At an alternative energy manufacturing summit recently at Eastman Business Park, more than 120 scientists, technology experts, corporate executives and government leaders gathered to discuss new market opportunities for suppliers, manufacturers and entrepreneurs in the rapidly growing advanced battery and energy storage technologies industry.
Attendees to The Energy Storage Supply Chain and Manufacturing Conference and Expo, hosted by the New York Battery and Energy Storage Technology (NY-BEST) consortium, heard industry experts talk about the broad economic potential for energy storage technologies, applications and markets, the scope of the supply chain opportunities, and insights on how to capitalize on those prospects.
Dr. Mark Johnson, Director of the Advanced Manufacturing Office (AMO) of the U. S. Department of Energy's Office of Energy Efficiency and Renewable Energy, delivered the conference keynote.
He discussed the AMO's interest in using public-private partnerships to leverage the nation's unique manufacturing assets like those at Eastman Business Park. Such a scenario, he said, would help create a fertile innovation environment for vigorous domestic development of new energy-efficient products and manufacturing processes.

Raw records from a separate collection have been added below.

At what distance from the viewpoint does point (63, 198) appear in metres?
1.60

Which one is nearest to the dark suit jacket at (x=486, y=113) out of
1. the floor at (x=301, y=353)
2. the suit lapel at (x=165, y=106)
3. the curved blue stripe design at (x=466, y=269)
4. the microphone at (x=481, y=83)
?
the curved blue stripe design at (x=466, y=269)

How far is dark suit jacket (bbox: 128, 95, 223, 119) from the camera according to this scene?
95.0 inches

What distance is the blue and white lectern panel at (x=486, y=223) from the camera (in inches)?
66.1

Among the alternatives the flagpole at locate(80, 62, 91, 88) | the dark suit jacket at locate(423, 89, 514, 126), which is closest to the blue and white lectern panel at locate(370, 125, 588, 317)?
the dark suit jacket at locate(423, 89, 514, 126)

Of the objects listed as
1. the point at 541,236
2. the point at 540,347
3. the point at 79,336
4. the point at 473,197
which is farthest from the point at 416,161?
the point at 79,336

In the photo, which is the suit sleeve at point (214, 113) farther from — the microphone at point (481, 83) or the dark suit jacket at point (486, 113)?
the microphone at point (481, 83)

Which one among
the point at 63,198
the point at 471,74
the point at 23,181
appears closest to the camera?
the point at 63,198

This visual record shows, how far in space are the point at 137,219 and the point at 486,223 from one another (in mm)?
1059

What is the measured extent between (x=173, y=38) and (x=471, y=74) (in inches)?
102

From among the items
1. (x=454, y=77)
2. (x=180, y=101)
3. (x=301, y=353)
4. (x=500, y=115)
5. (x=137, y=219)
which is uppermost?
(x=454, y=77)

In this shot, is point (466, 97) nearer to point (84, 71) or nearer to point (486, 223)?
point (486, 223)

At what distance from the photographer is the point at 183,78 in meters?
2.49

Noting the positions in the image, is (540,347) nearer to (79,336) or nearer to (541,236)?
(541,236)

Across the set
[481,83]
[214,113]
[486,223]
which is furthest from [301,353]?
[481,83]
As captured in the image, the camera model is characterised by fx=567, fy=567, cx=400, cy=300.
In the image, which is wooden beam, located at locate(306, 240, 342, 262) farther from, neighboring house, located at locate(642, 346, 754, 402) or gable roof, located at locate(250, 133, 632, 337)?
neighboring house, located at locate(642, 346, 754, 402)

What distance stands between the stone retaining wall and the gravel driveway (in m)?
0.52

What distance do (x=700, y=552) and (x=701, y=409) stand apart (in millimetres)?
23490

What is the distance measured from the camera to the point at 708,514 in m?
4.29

Sam Jaffe underscored Dr. Johnson's remarks with an upbeat market assessment for battery manufacturers and allied businesses. A research analyst for Navigant Research, which studies trends in the global clean technology markets, Jaffe said demand for advanced battery systems as an alternative means to power vehicles, grid management equipment and consumer devices will continue to expand in multiple industries around the world for the foreseeable future.
Navigant's industry projections also bode well for Eastman Business Park and its growing cadre of tenants in the battery and energy storage sector.
Michael Alt, director of EBP, said a significant amount of the technology in the emerging energy sector requires the deposition of novel materials onto flexible substrates using roll-to-roll manufacturing processes – such as battery electrodes and fuel cell membrane electrode assemblies (MEAs).
“That equipment, combined with the know-how to develop and operate these processes, already exists at EBP," he said. “The result is that next generation clean and alternative energy products can be brought to market much more quickly and economically."
Alt said that helps explain why high tech energy–related companies and universities from around the world are converging at EBP to create prototypes for new energy storage and delivery systems, test them, do pilot manufacturing – and then get business assistance to take those products to market.
“We expect that thousands of jobs will be created in the battery and energy storage industry in the next decade," said William Acker, Executive Director NY-BEST, who together with global energy technology giant DNV-GL recently opened a testing and validation center for next generation energy storage devices at EBP.
“With a long history of innovation and entrepreneurship, a highly educated and skilled workforce, major energy markets and a strong manufacturing infrastructure at Eastman Business Park, New York is uniquely qualified to lead the industry," he said.